Tugas Latihan:
Kutip secara persis bagian artikel tentang usulan kontrol devisa, mulai dari "David bilang, saat" dan berakhir pada "akhir Desember 2022.".

Minta BI Atur Dolar AS, Pak Jokowi Mau Kontrol Devisa di RI?

Jakarta, CNBC Indonesia - Presiden Joko Widodo (Jokowi) dalam sidang kabinet paripurna menghimbau Bank Indonesia (BI) membentuk mekanisme agar dolar Amerika Serikat (AS) di Tanah Air bertahan lebih lama.
"Dari BI bisa buat sebuah mekanisme sehingga ada periode tertentu cadangan devisa yang bisa disimpan dan diamankan di dalam negeri," jelas Menko Perekonomian Airlangga kemarin usai Sidang Kabinet Paripurna, dikutip Rabu (7/1/2022).
Apa sebenarnya yang diinginkan Jokowi, apakah mau mengembalikan lagi rezim kontrol devisa di Tanah Air?
Sampai saat ini, belum ada penjelasan resmi dari pemerintah apa sebenarnya usulan kebijakan yang bisa diterapkan oleh bank sentral.
Bank Indonesia (BI) pun sampai saat ini belum memberikan penjelasan resmi mengenai, kebijakan apa yang akan ditempuh untuk bisa menahan DHE lebih lama di Tanah Air.
Kepala Ekonom BCA David Sumual juga memandang, jika otoritas ingin menerapkan kebijakan aturan mengenai DHE, bisa terbentur dengan undang-undang yang ada saat ini.
Undang-Undang mengenai Lalu Lintas Devisa dan Sistem Nilai Tukar diatur di dalam Undang-Undang Nomor 24 Tahun 1999. Di dalam UU tersebut, pemerintah memberlakukan rezim devisa bebas.
David bilang, saat ini sebenarnya sudah ada aturan dari Bank Indonesia berupa sanksi untuk eksportir yang tidak menyimpan DHE di dalam negeri.
Pertengahan Juli lalu, BI bahkan memperpanjang batas waktu pengajuan pembebasan Sanksi Penangguhan Ekspor (SPE) hingga akhir Desember 2022.
Namun, hal tersebut dibatalkan dan BI mencabut relaksasi tersebut. Aturan wajib parkir devisa di dalam negeri ini direlaksasi oleh BI sepanjang pandemi.
Pun ketentuan tersebut, kata David tidak sepenuhnya berhasil, karena para eksportir hanya memarkirkan dolarnya saja, tanpa dikonversi ke rupiah.
"Persoalannya memang banyak dana yang tidak dikonversi ke rupiah. Tidak ada aturan untuk bertahan juga. Misalnya ter-record hari ini terus besok keluar lagi, gak ada masalah," jelas David kepada CNBC Indonesia,.

Data yang Diberikan:
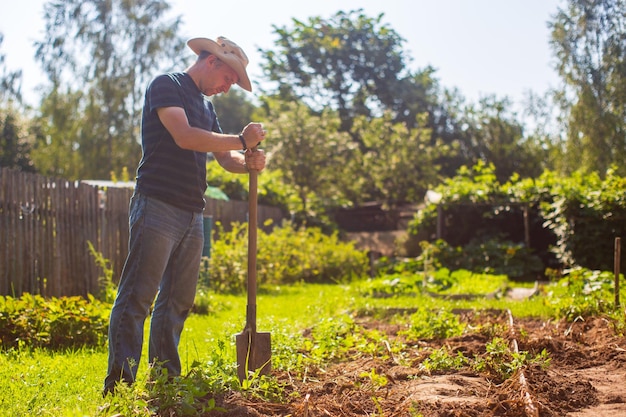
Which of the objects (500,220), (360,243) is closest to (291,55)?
(360,243)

Jawaban Latihan:
David bilang, saat ini sebenarnya sudah ada aturan dari Bank Indonesia berupa sanksi untuk eksportir yang tidak menyimpan DHE di dalam negeri.
Pertengahan Juli lalu, BI bahkan memperpanjang batas waktu pengajuan pembebasan Sanksi Penangguhan Ekspor (SPE) hingga akhir Desember 2022.